◆ Exercise ◆
Output every entry below word for word, with no changes to any line.

[Excerpts from a spatial reasoning dataset]
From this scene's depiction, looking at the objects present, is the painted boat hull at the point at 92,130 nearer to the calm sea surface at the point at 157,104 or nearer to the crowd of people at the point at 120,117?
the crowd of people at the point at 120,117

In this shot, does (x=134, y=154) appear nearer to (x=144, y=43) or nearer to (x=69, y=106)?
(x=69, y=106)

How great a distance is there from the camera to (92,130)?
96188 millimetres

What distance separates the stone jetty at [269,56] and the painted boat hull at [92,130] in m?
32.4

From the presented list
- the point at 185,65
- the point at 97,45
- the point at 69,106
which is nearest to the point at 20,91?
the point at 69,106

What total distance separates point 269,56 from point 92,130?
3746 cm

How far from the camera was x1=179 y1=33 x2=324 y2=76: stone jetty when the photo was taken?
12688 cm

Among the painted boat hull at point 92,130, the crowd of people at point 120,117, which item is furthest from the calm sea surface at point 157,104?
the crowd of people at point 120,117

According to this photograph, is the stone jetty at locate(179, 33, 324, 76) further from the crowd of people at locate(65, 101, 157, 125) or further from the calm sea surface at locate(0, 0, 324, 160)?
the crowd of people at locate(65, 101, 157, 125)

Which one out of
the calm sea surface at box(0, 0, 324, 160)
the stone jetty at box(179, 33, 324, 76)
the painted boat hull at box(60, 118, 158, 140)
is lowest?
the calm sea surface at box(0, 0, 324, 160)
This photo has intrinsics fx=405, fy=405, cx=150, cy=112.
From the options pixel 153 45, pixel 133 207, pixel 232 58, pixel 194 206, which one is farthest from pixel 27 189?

◆ Response ◆
From this scene's depiction, looking at the objects present, is the painted boat hull at the point at 92,130 nearer to the calm sea surface at the point at 157,104 or nearer to the crowd of people at the point at 120,117?
the crowd of people at the point at 120,117

In this shot, does (x=134, y=154) appear nearer to (x=144, y=43) or nearer to (x=69, y=106)?
(x=69, y=106)

How great a distance is there from the camera to (92,130)?
96188 millimetres

What distance separates the stone jetty at [269,56] and the painted boat hull at [92,130] in m?
32.4

From the presented list
- the point at 185,65
- the point at 97,45
- the point at 69,106
which is nearest to the point at 20,91?
the point at 69,106

What total distance separates point 269,56 from point 92,130?
3746 cm

How far from the camera was x1=179 y1=33 x2=324 y2=76: stone jetty when the photo was taken?
12688 cm

Among the painted boat hull at point 92,130, the crowd of people at point 120,117, which item is furthest from the calm sea surface at point 157,104?
the crowd of people at point 120,117

According to this photograph, is the stone jetty at locate(179, 33, 324, 76) further from the crowd of people at locate(65, 101, 157, 125) or further from the calm sea surface at locate(0, 0, 324, 160)?
the crowd of people at locate(65, 101, 157, 125)

Which one out of
the calm sea surface at box(0, 0, 324, 160)
the stone jetty at box(179, 33, 324, 76)
the painted boat hull at box(60, 118, 158, 140)
is lowest?
the calm sea surface at box(0, 0, 324, 160)
This photo has intrinsics fx=405, fy=405, cx=150, cy=112.
From the options pixel 153 45, pixel 133 207, pixel 232 58, pixel 194 206, which one is farthest from pixel 27 189?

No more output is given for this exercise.